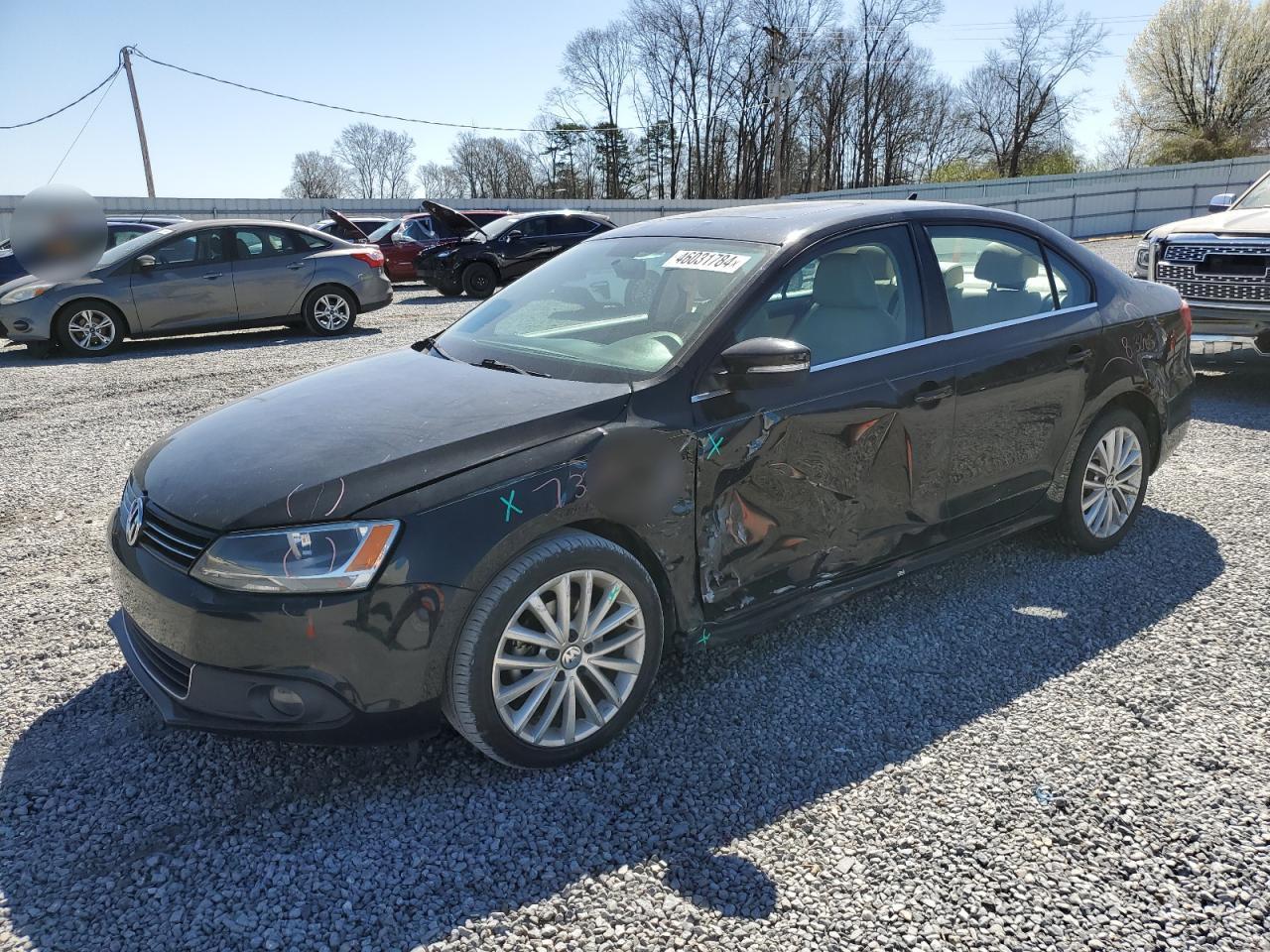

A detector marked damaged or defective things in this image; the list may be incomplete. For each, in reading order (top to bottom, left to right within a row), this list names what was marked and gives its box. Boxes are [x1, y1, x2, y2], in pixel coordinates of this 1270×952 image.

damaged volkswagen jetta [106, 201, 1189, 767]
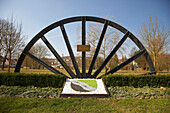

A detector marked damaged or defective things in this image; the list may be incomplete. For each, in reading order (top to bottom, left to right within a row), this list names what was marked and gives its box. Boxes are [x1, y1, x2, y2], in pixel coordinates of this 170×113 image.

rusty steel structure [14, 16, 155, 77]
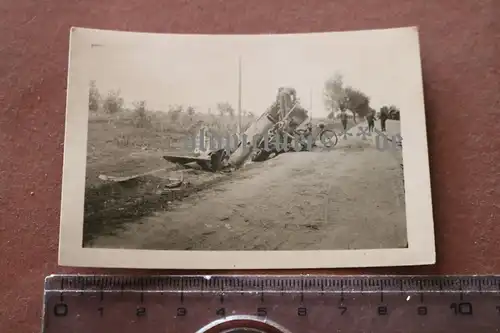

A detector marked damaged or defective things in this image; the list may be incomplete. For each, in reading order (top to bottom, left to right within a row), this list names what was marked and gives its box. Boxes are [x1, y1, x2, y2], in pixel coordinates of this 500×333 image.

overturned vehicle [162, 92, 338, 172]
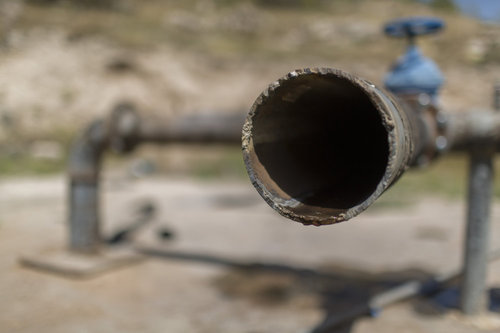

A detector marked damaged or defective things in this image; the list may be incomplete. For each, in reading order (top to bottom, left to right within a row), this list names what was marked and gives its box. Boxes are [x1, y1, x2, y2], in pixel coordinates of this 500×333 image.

--------------------------------------------------

### Short task
Express everything in the listing above, from its start down to the line containing "rusty steel structure [14, 16, 155, 77]", as a two-column CSV with the headers instruction and detections, one row for each text and its answer. Put each value in a single quoted field, turn line breaks into spaces, and leave the pictures out.

### Solution to the problem
instruction,detections
"A detector marked damaged or defective things in this image; the list may be incomplete. For each, in reading order (top to bottom, left to right within a row), this list names what was marked and gives its box. Boxes are [x1, y1, x2, y2], in pixel coordinates of this 1270×952 image.","damaged volkswagen jetta [106, 201, 1189, 767]"
"A detector marked damaged or defective things in this image; the list may be incomplete. For each, in reading order (top to bottom, left to right within a row), this list names what was marked and gives its box. Boxes are [x1, y1, x2, y2], in pixel coordinates of this 170×113 image.","rusty steel structure [14, 16, 155, 77]"